In the most minute affairs of the Romish church, there is a formula, which, having antiquity for its basis, imposes upon the mind of its followers; and, as regards a conventual life, the first dawn of such a wish, even before the parties quit their parents' house, amounts to a ceremony. In the year 1822, my curiosity was gratified by an exhibition of this sort. I was invited to a house, in which a lady, about to become a nun, was receiving the last farewells of her friends. It was evening; and it was with difficulty that I gained admittance from the crowd outside. The lady was seated in the _sala_; arrayed in her best attire; her head and neck decorated with jewellery; such is the fashion, this being a contrast to the dress she was about to assume. Music was heard; and it seemed more like a party met for gaiety, than one in which the afterpiece was to be so serious--the taking from the world a fellow-creature. The lady--I was going to write, victim--was all smiles; no regrets were apparent in her bosom; she received the adieus of her friends with calm composure. A friar, attached perhaps to the convent, was in the room: in taking her final leave, she was escorted by him and her relatives. With a firm step, bowing to all around, she quitted the room. In passing our party (consisting of several Englishmen), I thought she eyed us particularly; we bowed to her; and the door closed upon us. That same night, I am informed, she was conducted to the gloomy walls of St. Juan, and has since taken the veil. The lady appeared about nineteen or twenty years of age; she was not handsome, but the occasion rendered her very interesting.
The first RELIGIOUS PROCESSION I had ever seen, was that of St. Rosario, in Buenos Ayres; and it is not possible I can forget the impression it made upon me. Those details which, when a school-boy, I dwelt upon with such delight, were now, in my manhood, brought full before my eyes, losing nothing of their interest; on the contrary, I found that imagination does not always come up to the reality.

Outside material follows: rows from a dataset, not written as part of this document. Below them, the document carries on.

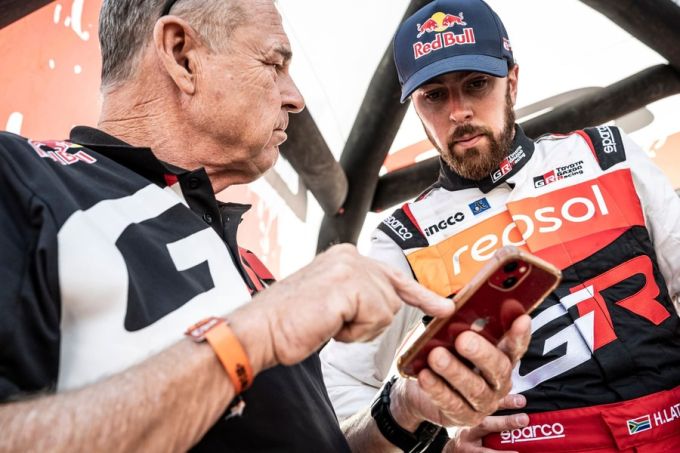 Dakar Rally 2026 Stage 2 TOYOTA GAZOO Racing W2RC DKR GR Hilux Foto: newsroom.toyota.eu 15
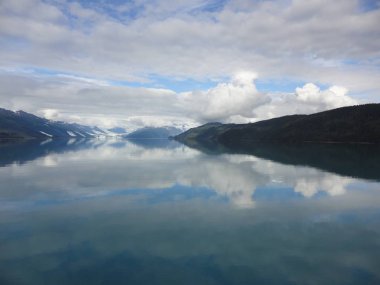 Dağ dolu Pasifik Okyanusu ufukta. Inside passage Alaska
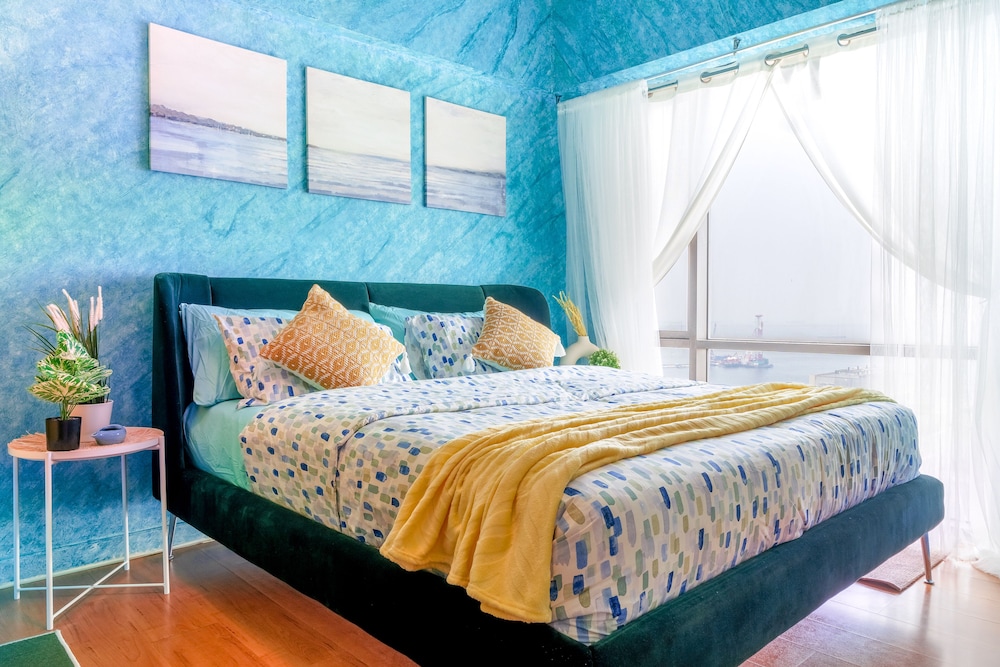 Eton Bay view 4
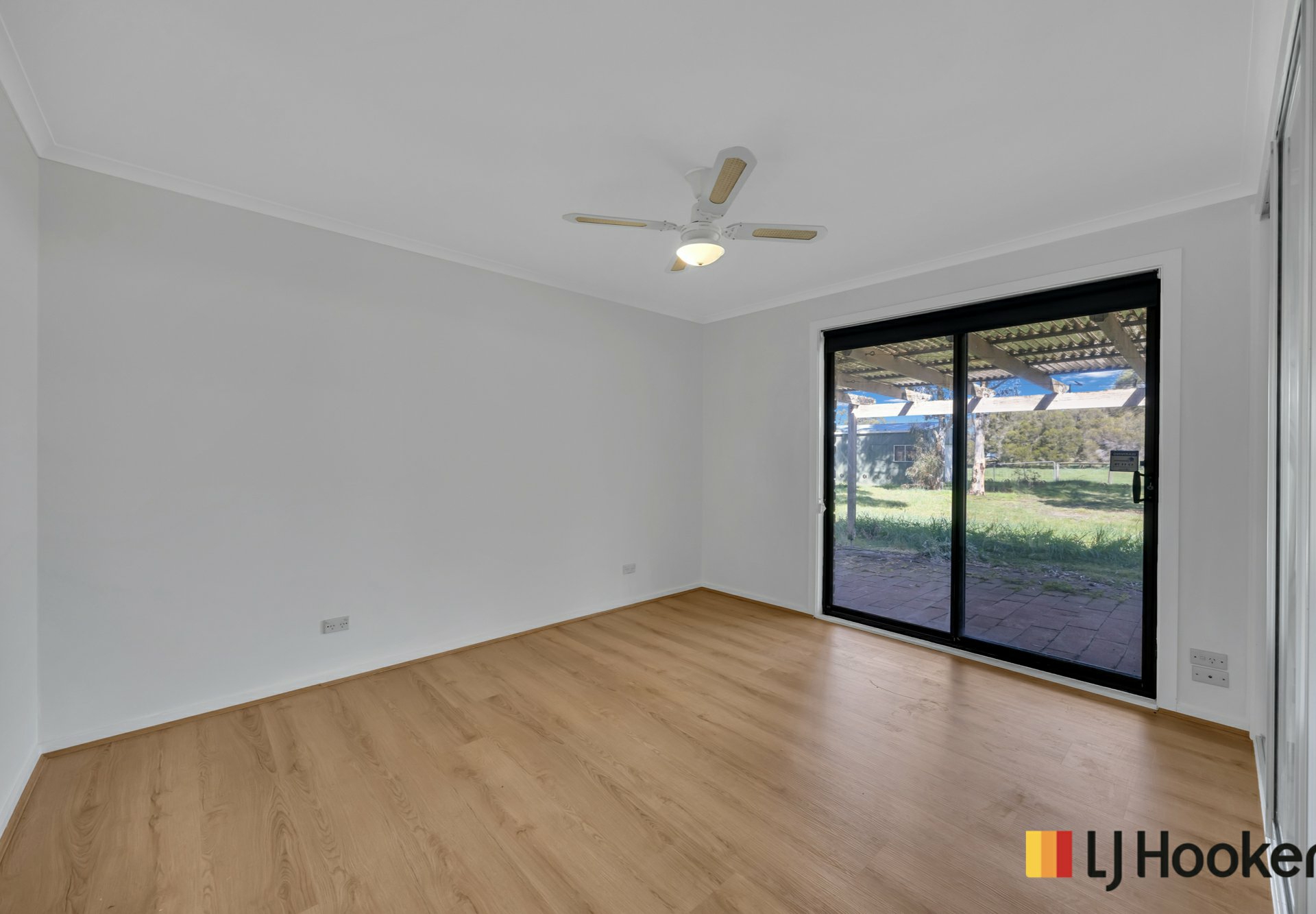 150 Settlement Road West — photo 3 of 18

The churches of France and Belgium I had visited with far different emotions: Spain, and Spanish connexions, thought I, contain all that can fix the attention of the Protestant inquirer, who wishes to see the Catholic church the same in the nineteenth as in the fourteenth century. Spain clings to it; with its many imperfections, as a fond lover to an idolized mistress; else they would not have suffered foreigners to overrun their soil. What would the heroes of Roncevalles and Pavia have said to those events?
The figure of St. Rosario, full-robed, was carried by soldiers, on a stage. The Virgin, on another stage, followed, flanked by numbers of the faithful carrying large lighted candles; these were chiefly old men, and boys. The host, and attendant priests wafting incense towards this sacred emblem, formed a conspicuous part; with groups of friars chaunting their prayers, in which they are joined by the crowd. A huge cross, apparently of silver, and borne by friars, precedes the whole. A small band of violinists attend, and accompany the singing: they reminded me of our itinerant musicians, that serenade us of an evening in London. The military band has a better effect. A halt is made, at intervals, at the corners of streets, or opposite temporary altars, which the devotion of the pious has raised in front of their houses: they consist of tables, covered with white linen, with small images of Jesus, the Virgin, crosses, &c. &c. and a mirror, garnished with flowers and other decorations. Soldiers march in front and rear. They, as well as every one else near the procession, are uncovered; and when the ceremonies of the host are going on, all must kneel. The houses display silks, tapestry, and other finery, arranged in front, in the streets through which the cavalcade passes; and the balconies are filled with spectators. The saints and his dumb attendants (the images), are finally deposited at their head-quarters, the church. A great quantity of females are always to be seen at those exhibitions, fervently ejaculating their "Ave-Marias."